On top of all the old Google Docs functionality, Google Drive is really just a simple file storage platform. Like Dropbox, it automatically syncs with the cloud, so that everything is consistent across all of your devices. Also, it lets you share (add collaborators to) any kind of file, including music, images, and videos. Altogether, it is a fantastic option for storing, syncing, sharing, and collaborating.
But as great as as the new Google Docs, er, Google Drive app is, it is still missing a few key features. For one, it's impossible to move files around within your drive from the app. You can't transfer files between collections (folders) or even create new collections. This means that all of your housekeeping will need to be done from a desktop.
Also, Google Drive doesn't let you share files with download links.
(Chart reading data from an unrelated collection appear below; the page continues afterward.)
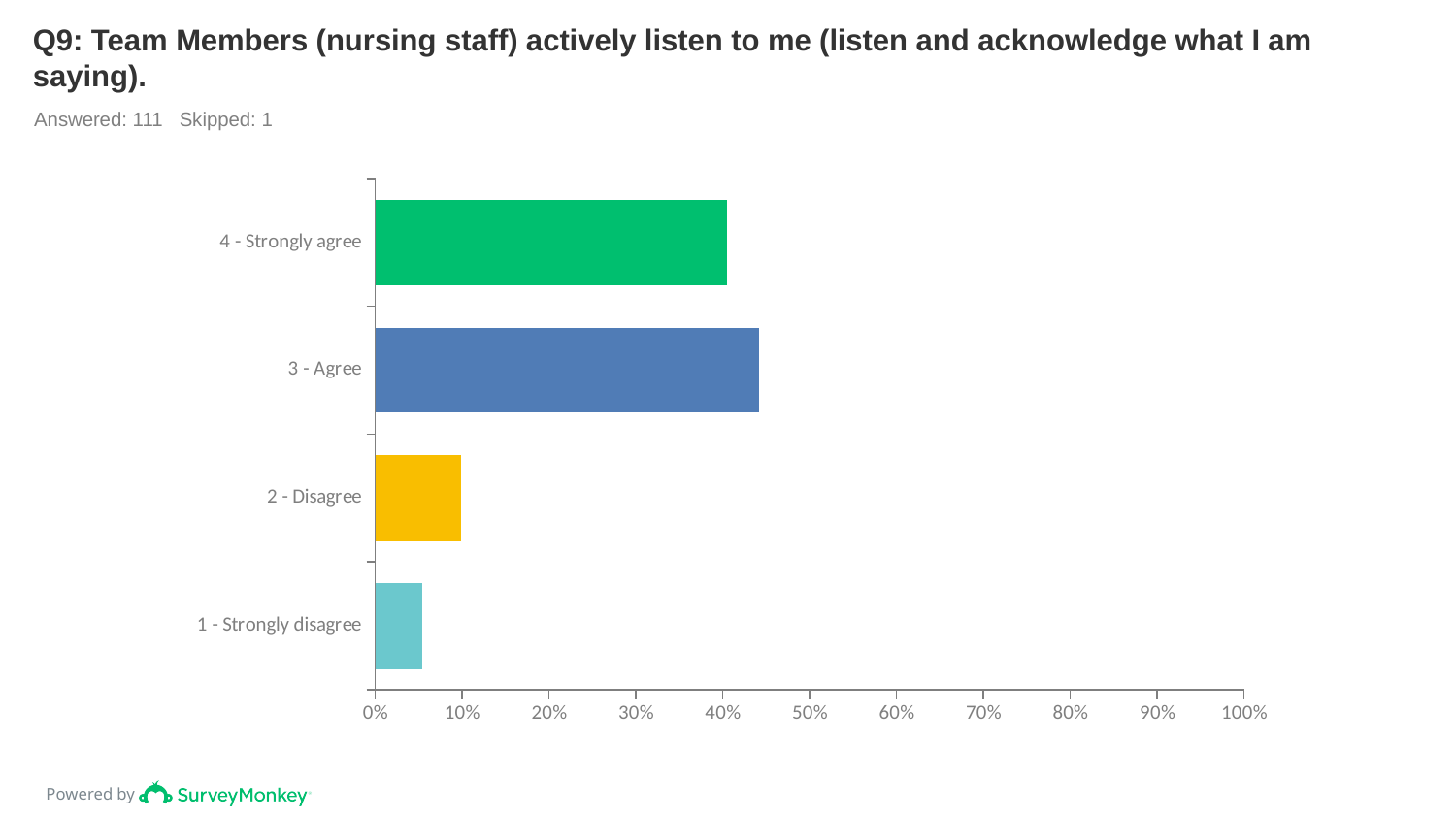
Which response category has the lowest value? 1 - Strongly disagree Which is larger, the value for 2 - Disagree or the value for 1 - Strongly disagree? 2 - Disagree Is the value for 1 - Strongly disagree greater or less than 10%? less What is the maximum value shown on the horizontal axis? 100% How many response categories are plotted in the chart? 4 What kind of chart is shown on the slide? bar chart Is the value for 2 - Disagree greater or less than 20%? less Which is larger, the value for 4 - Strongly agree or the value for 2 - Disagree? 4 - Strongly agree Is the value for 3 - Agree greater or less than 40%? greater How many respondents answered this question according to the slide? 111 Which response category has the highest value? 3 - Agree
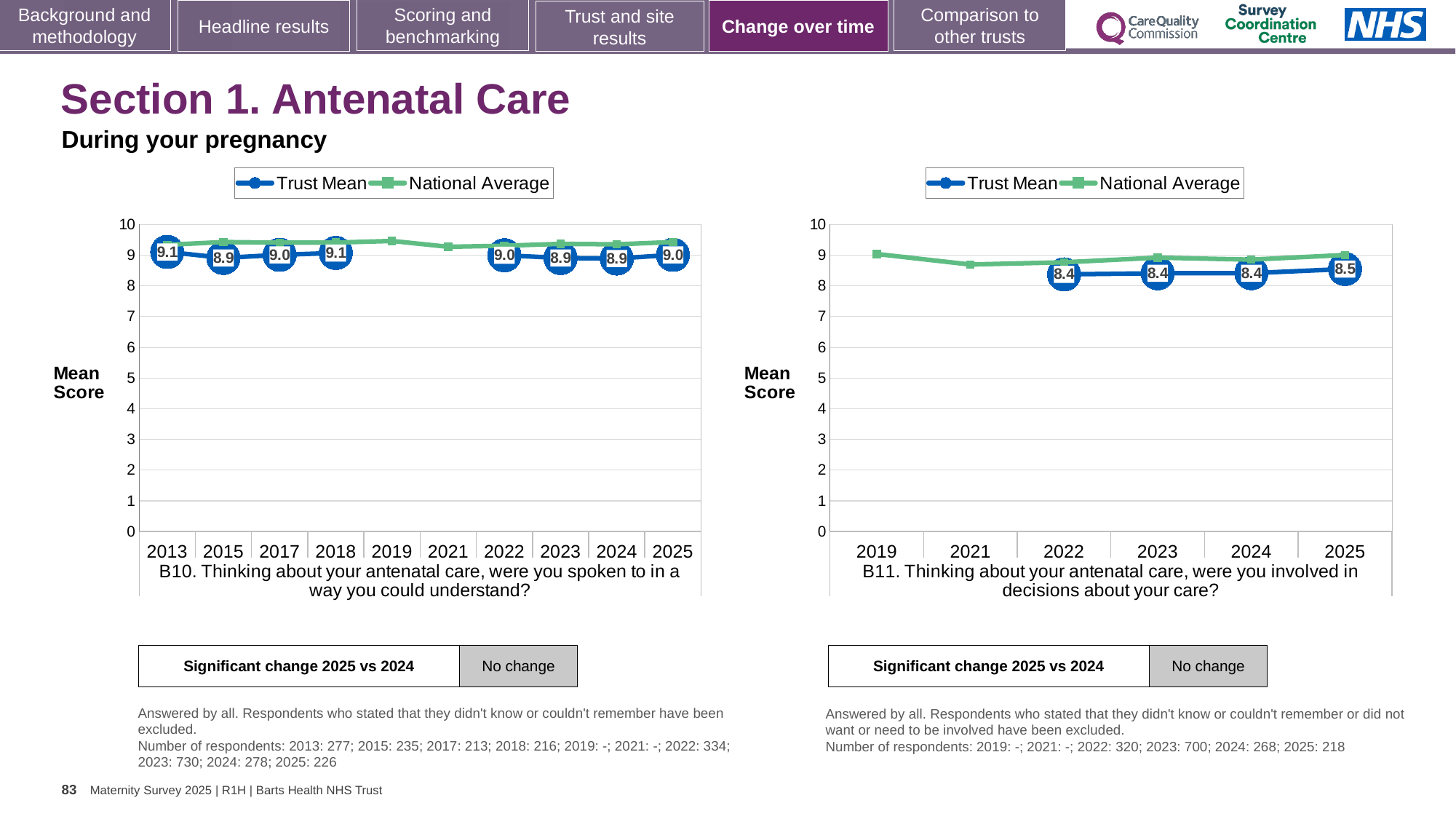
In the B10 chart on the left, what is the Trust Mean for 2025? 9.0 In the B11 chart on the right, what is the Trust Mean for 2022? 8.4 How many years are shown on the x axis of the B10 chart on the left? 10 What does the 'Significant change 2025 vs 2024' box below the B11 chart on the right say? No change How many series does the legend of the B11 chart on the right list? 2 In the B11 chart on the right, what is the Trust Mean for 2025? 8.5 In the B11 chart on the right, is the National Average for 2019 greater or less than 8? greater In the B10 chart on the left, what is the Trust Mean for 2013? 9.1 In the B10 chart on the left, which is larger: the Trust Mean for 2018 or the Trust Mean for 2015? 2018 In the B10 chart on the left, what is the difference between the Trust Mean for 2013 and the Trust Mean for 2015? 0.2 How many years are shown on the x axis of the B11 chart on the right? 6 What kind of chart is the B10 chart on the left? Line chart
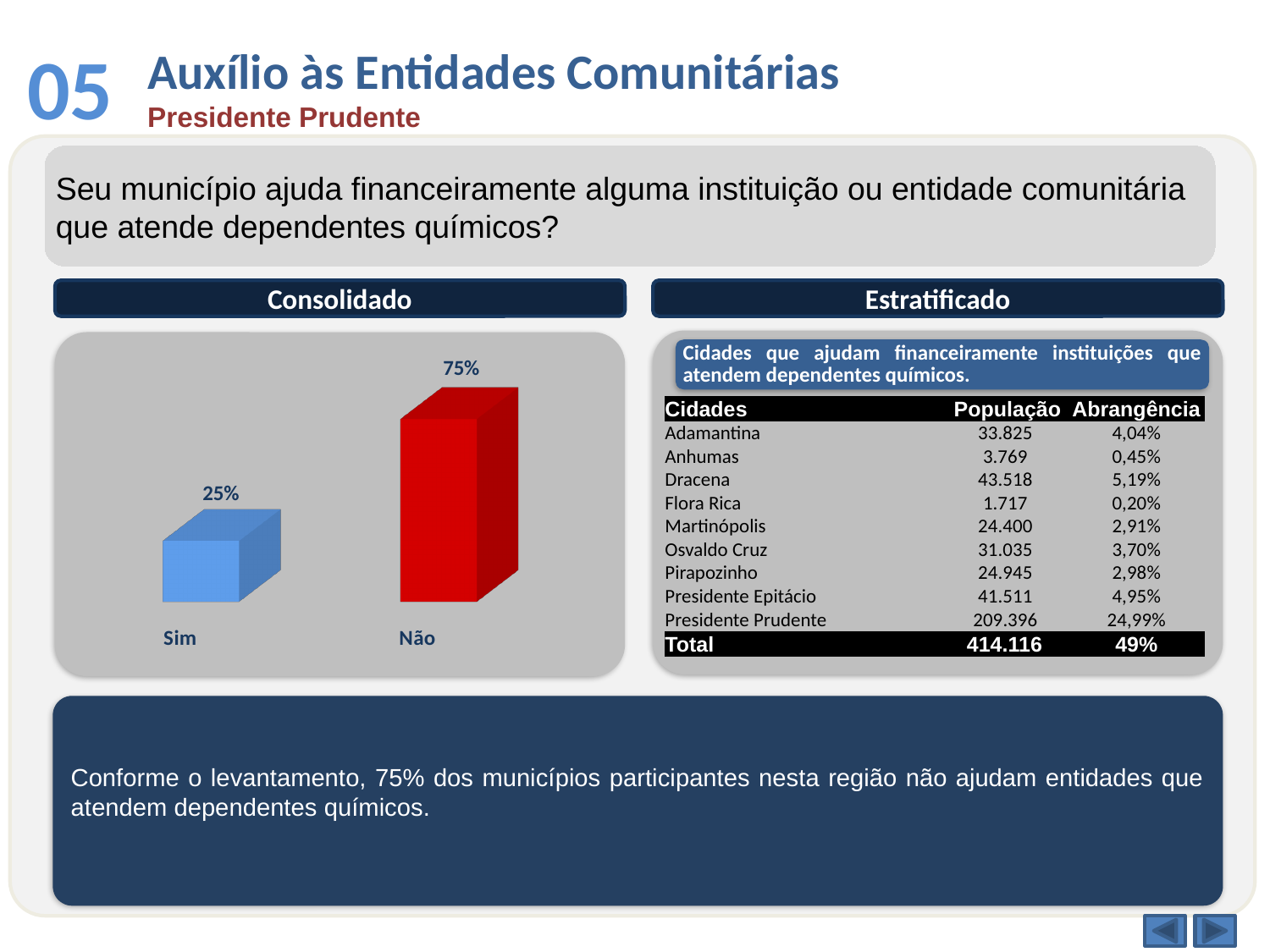
What colour is the bar for Sim in the Consolidado chart? Blue What is the total of the two values shown in the Consolidado chart? 100% What is the value for Sim in the Consolidado chart? 25% How many categories are shown in the Consolidado chart? 2 Which category has the lowest value in the Consolidado chart? Sim In the Consolidado chart, which is larger: the value for Sim or the value for Não? Não What is the value for Não in the Consolidado chart? 75% What is the difference between the values for Não and Sim in the Consolidado chart? 50% What kind of chart is the Consolidado chart? Bar chart Which category has the highest value in the Consolidado chart? Não What colour is the bar for Não in the Consolidado chart? Red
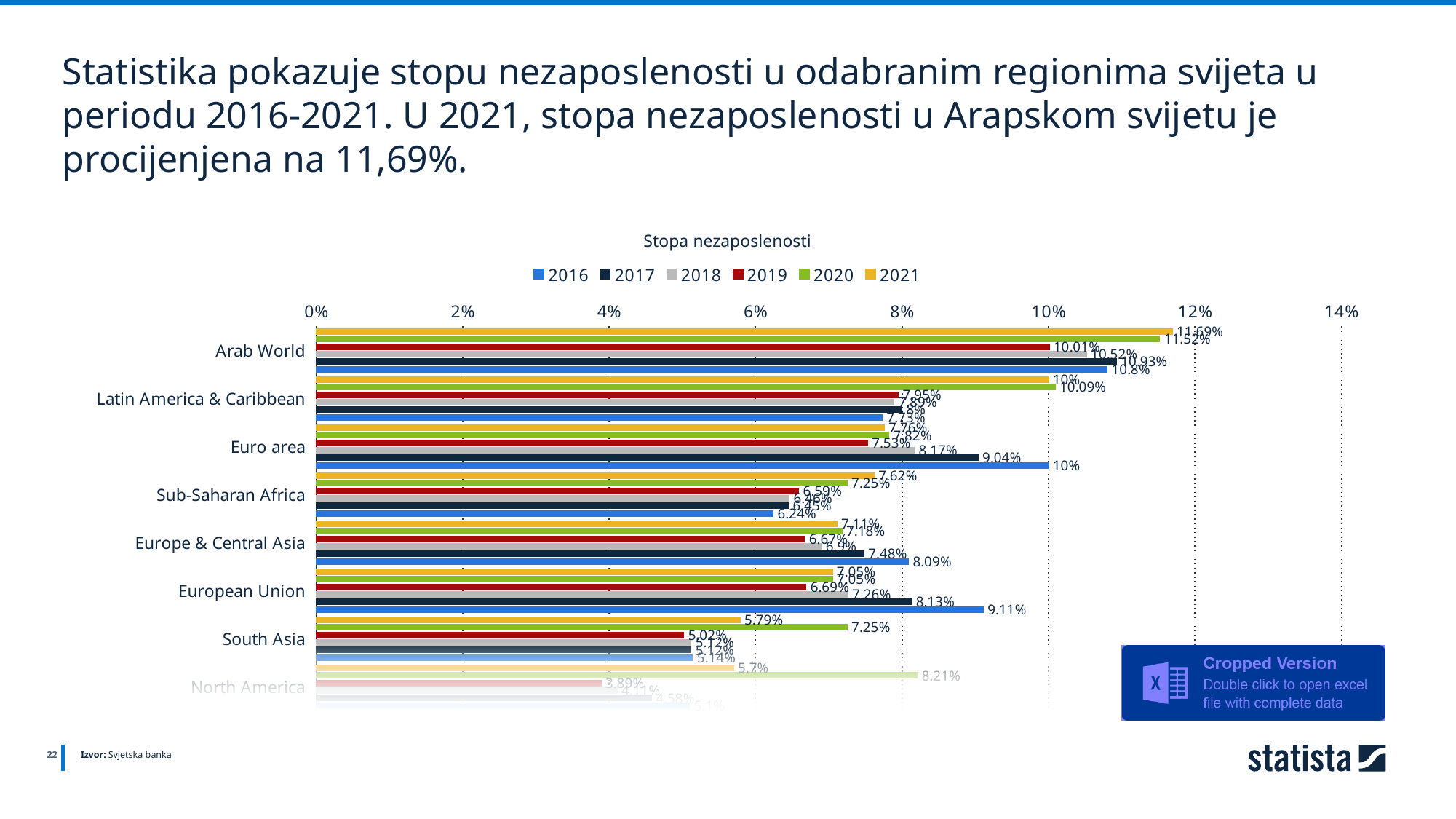
What is the difference between the Arab World unemployment rate in 2021 and in 2020? 0.17 percentage points Is the 2016 unemployment rate for Arab World greater or less than 10%? greater Which is larger: the 2016 unemployment rate for Euro area or for European Union? Euro area What is the unemployment rate for Euro area in 2016? 10% What is the unemployment rate for South Asia in 2020? 7.25% What kind of chart is shown on the slide? Bar chart What is the unemployment rate for Sub-Saharan Africa in 2016? 6.24% How many series does the legend list? 6 Which region has the highest unemployment rate in 2021? Arab World What is the unemployment rate for Arab World in 2021? 11.69% What is the unemployment rate for European Union in 2016? 9.11% Did the unemployment rate for Euro area rise or fall from 2016 to 2019? Fall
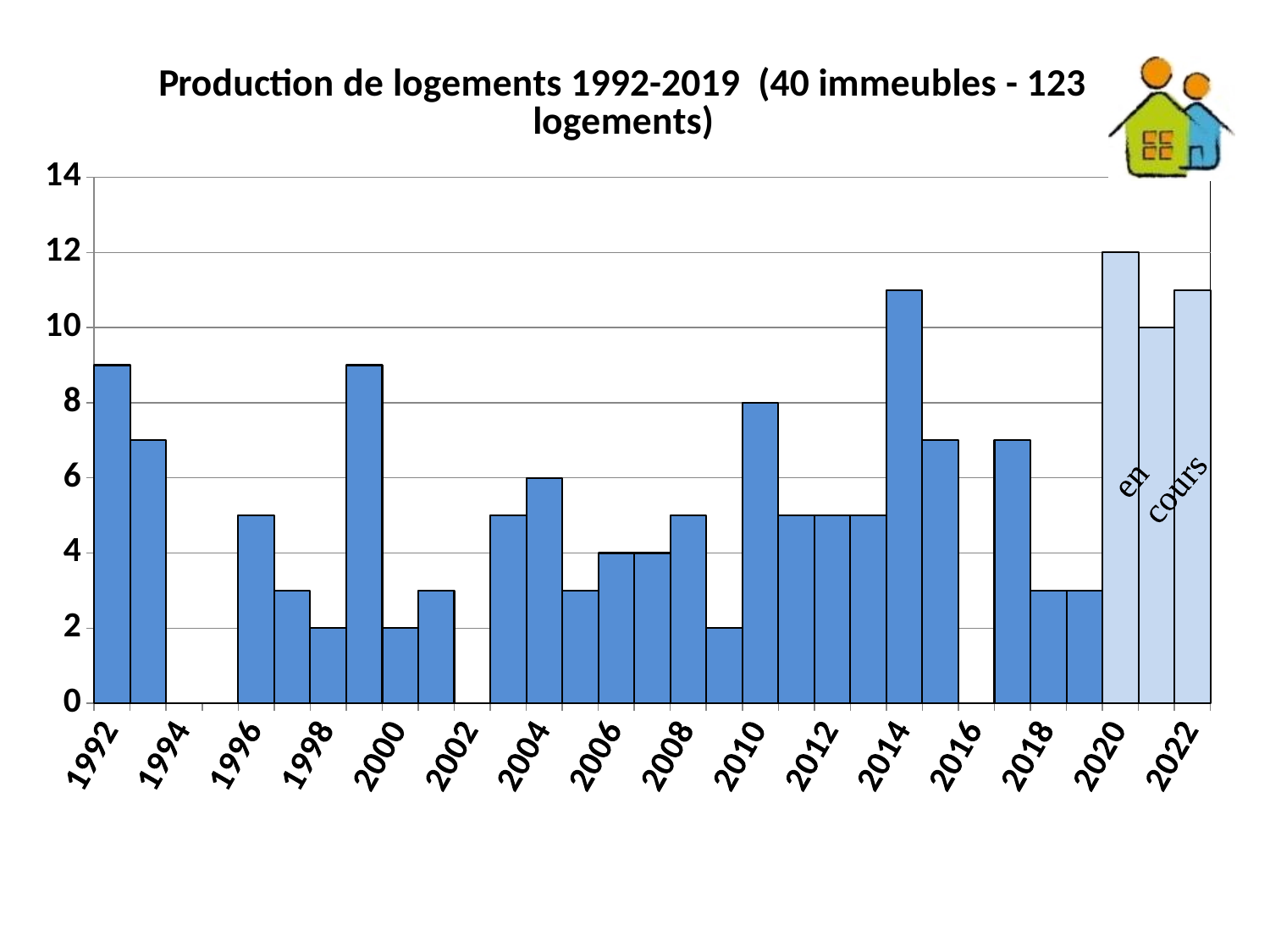
What is the value for 2004? 6 What is the difference between the values for 2020 and 2021? 2 Is the value for 2014 greater or less than 10? greater What label is written across the light-blue bars at the right of the chart? en cours Is the value for 1992 greater or less than 8? greater Which is larger, the value for 2010 or the value for 2004? 2010 What is the value for 1998? 2 What is the value for 2020? 12 Which year has the highest bar? 2020 What kind of chart is shown on the slide? bar chart What is the title of the chart? Production de logements 1992-2019 (40 immeubles - 123 logements) What is the value for 2010? 8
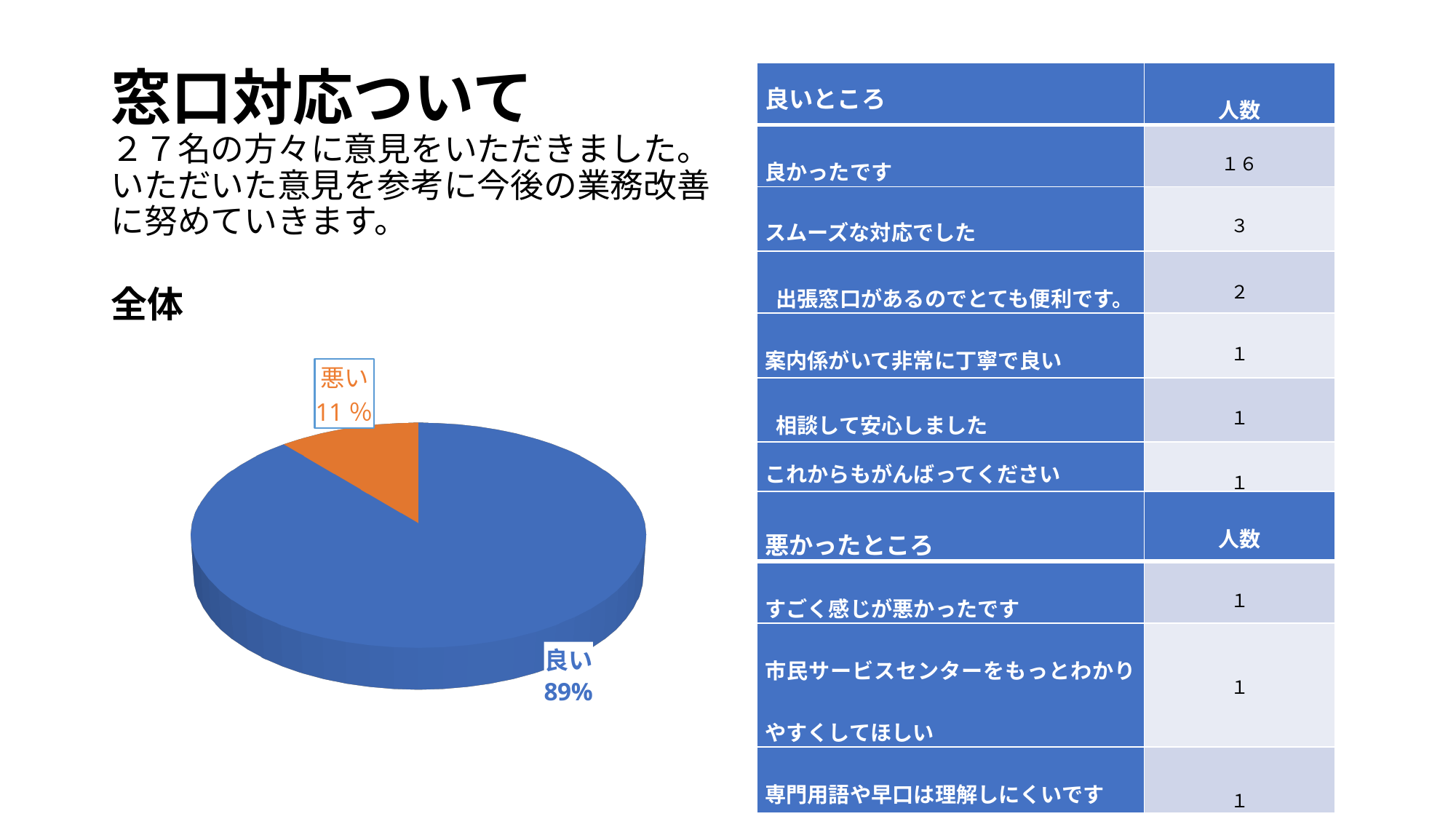
What share of the pie does 良い take up? 89% Which category has the smallest slice in the pie chart? 悪い Which is larger in the pie chart, 良い or 悪い? 良い By how many percentage points does 良い exceed 悪い in the pie chart? 78 What percentage does the 良い slice of the pie chart show? 89% Which category has the largest slice in the pie chart? 良い What kind of chart is shown on the slide? pie chart How many slices does the pie chart have? 2 What colour is the 悪い slice in the pie chart? orange What percentage does the 悪い slice of the pie chart show? 11 % What is the heading shown above the pie chart? 全体 What is the combined share of the 良い and 悪い slices? 100%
This is something that Dropbox does exceptionally well. It would be nice to be able to create a download link for any file in my drive, and send it to friends who don't use Google Drive.
Finally, and this may be nitpicky, I wish the app would let you sort files by type. With so many different types supported, it wouldmake life a lot easier for power users who store massive numbers of files in the cloud.
Regardless of its shortcomings, I still highly recommend downloading the Google Drive app for Android. It nicely integrates all of the Docs functionality, plus it gives you the extra power to access and share other types of files.
Google Drive (download) is available now for free on Google Play. But before downloading, make sure you've enabled Drive on your Google account.